Rows of spatial question data
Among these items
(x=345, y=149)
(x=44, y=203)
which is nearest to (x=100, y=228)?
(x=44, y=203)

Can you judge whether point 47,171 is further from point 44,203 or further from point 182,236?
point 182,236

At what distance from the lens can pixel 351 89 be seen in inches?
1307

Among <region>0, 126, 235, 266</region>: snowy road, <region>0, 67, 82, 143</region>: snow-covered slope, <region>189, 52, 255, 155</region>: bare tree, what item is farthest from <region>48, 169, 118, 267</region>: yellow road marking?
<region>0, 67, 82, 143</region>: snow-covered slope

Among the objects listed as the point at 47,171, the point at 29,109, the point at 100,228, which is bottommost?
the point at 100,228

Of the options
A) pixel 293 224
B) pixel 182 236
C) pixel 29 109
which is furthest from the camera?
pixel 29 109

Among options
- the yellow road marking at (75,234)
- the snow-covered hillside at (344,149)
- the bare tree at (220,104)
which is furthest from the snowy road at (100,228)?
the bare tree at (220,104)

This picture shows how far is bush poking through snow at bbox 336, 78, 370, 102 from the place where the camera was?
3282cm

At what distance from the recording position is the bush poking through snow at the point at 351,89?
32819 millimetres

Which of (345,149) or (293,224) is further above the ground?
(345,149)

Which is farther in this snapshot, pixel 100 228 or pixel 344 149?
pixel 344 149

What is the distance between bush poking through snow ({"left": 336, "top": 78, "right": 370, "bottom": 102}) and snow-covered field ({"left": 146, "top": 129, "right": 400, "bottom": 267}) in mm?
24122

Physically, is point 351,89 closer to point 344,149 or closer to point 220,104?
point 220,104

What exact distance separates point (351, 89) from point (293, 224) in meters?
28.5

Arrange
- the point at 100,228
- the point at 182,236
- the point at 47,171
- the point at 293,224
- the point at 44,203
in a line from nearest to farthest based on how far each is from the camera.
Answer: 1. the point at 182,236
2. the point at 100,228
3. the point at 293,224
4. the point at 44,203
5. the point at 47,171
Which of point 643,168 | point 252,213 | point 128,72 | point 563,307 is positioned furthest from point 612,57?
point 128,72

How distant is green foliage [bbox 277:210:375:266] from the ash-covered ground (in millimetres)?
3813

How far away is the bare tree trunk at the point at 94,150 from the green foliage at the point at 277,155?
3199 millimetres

Exercise details: Count the lines in the material above that contain the string "camera", matching case exactly, and reply with the number alone.

Answer to the exercise: 3